Anonymous wrote:I am trying to get over how angry I am at one of my siblings who lives either a 7 hour drive or one hour plane ride away, but literally does nothing but an occasional phone call once a week or once every other week. Even when I told that sibling that our mother was diagnosed with Alzheimer's in Feb./March and so should come visit and bring the two grandkids to visit before our mother no longer recognizes them, the sibling has no plans to visit and hasn't for four years because of an expensive activity that takes up all their time and money.
My other sibling lives farther and at least is in charge of all the financial stuff, comes to visit with his family, is very sympathetic and appreciative to all I do.
Even though our mother is in an assisted living place I have to leave work to take her to multiple Dr. appointments, I get called by the facility when issues arise, take her shopping, get her mail and organize it because she can no longer pay bills, and visit 4 times a week. It is only because I am on top of it that she doesn't need a higher level of care and doesn't get charged for things such as doing her laundry, medication management, etc. The thought of the selfish sibling getting an equal share of inheritance to me is just ridiculous. I am thinking of creating a spreadsheet and charging my hourly rate I make at work for all that I do. If the sibling who does nothing wants to be the one to charge money, mover her closer to where the sibling lives and do everything I do , I would be ecstatic.
Anyone have this type of arrangement?
OP, I understand how you got to where you are, and why you are so angry and frustrated. But you need to realize that you have agency just like your siblings, and if you lived far away or weren't stepping up, others would to some degree and they would muddle through (though your mother's care would certainly be negatively impacted). You need to own your choices a bit - the bolded, for example, is, objectively, completely optional.
You need to focus on your life and your choices and what is manageable and what is not for you, and then express that to your siblings. You can't just start charging them.
What you can do, is go to them and say something like:
"We need to check in on mom's care. I am getting overwhelmed, and the pace I've been keeping up is no longer sustainable for me. Something has to give - I'm missing work almost weekly because of doctors appointments and unexpected calls from mom's facility, and I'm there two days a week* to handling bills, shopping, and home care. I'm open to suggestions on how to handle this. From my perspective, it seems like we have a few options. We could spend more money to increase her level of support and care at the facility, we could pay to outsource some of these tasks to other people (like using a service for all her shopping), you guys could pitch in more, either remotely as much as possible or by visiting more, or I could potentially be open to continuing to handle a big chunk of this (though not all!) with some additional financial support from mom's estate (which would allow me to throw some money at my own personal issues/life and focus more attention on mom). Or we could do some combination of those things. But as it stands now, I can't keep this up. It's too much."
Who knows, maybe they'll jump at the chance to pay you and thus lose some guilt.
*You'll note that I said two visits a week when you said four. When talking to your siblings, you need to parse out the things that you are doing out of love and living your values that are essentially social, and the things you're doing that are impacting her care. If you could handle everything that needs to be handled and her care would not really be impacted if you only went two days a week, but you don't like her being lonely at this stage of life, so you visit more, that is your decision and is NOT something that it's fair to bring up with your siblings.
I would recommend, especially since your emotions are so high right now, putting this in an email. You don't want to throw something out in anger that you regret, you don't want your siblings to do that either, and this gives you a chance to really think about what you're saying and for your siblings to respond in kind.
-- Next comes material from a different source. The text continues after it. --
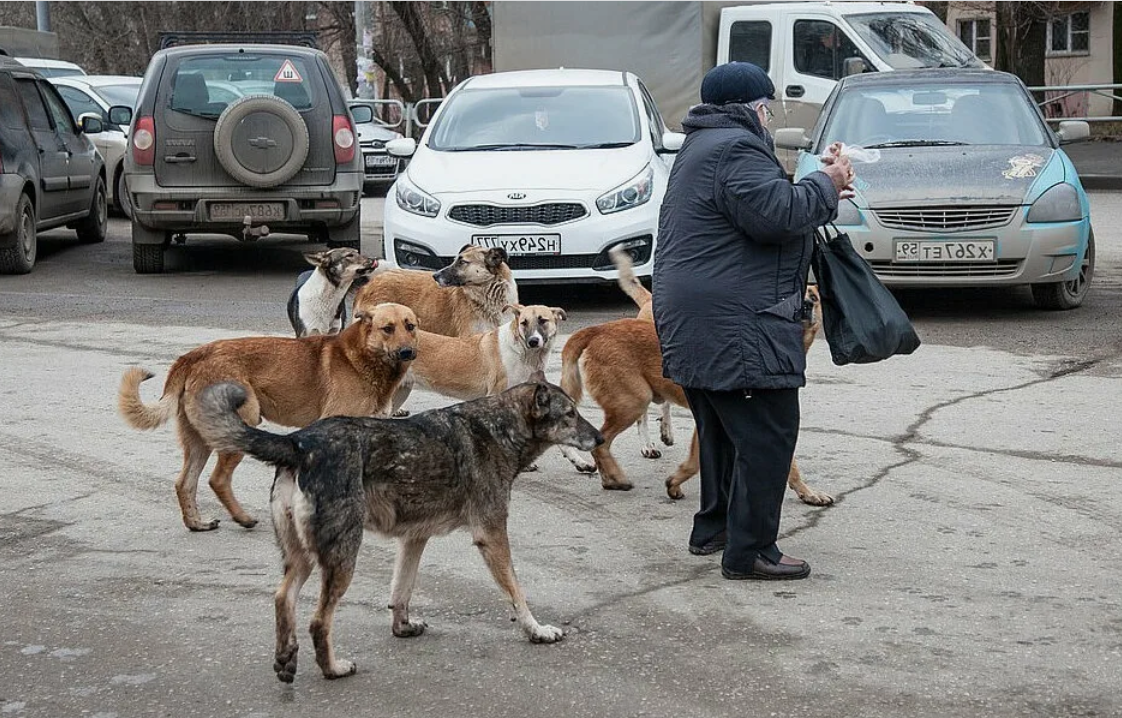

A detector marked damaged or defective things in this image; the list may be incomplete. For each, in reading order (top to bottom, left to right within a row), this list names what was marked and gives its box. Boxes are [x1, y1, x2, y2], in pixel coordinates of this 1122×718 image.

cracked asphalt [0, 193, 1112, 718]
Then, you need to be open and flexible in this conversation. If both your siblings, for example, agree that X is not necessary, it is optional, and not worth doing, and objectively, they're correct, but it's something you value and is important to you on a personal level, like number of visits or quality of care or something mom likes but isn't necessary (like going shopping rather than getting delivery), then that gets removed from the equation, and once you have all hit a balance on handling mom's necessary care, then you can always take on optional stuff at your own discretion.
I'm so sorry you're going through this. It sounds exceptionally difficult. I hope you can find a better balance during this difficult time.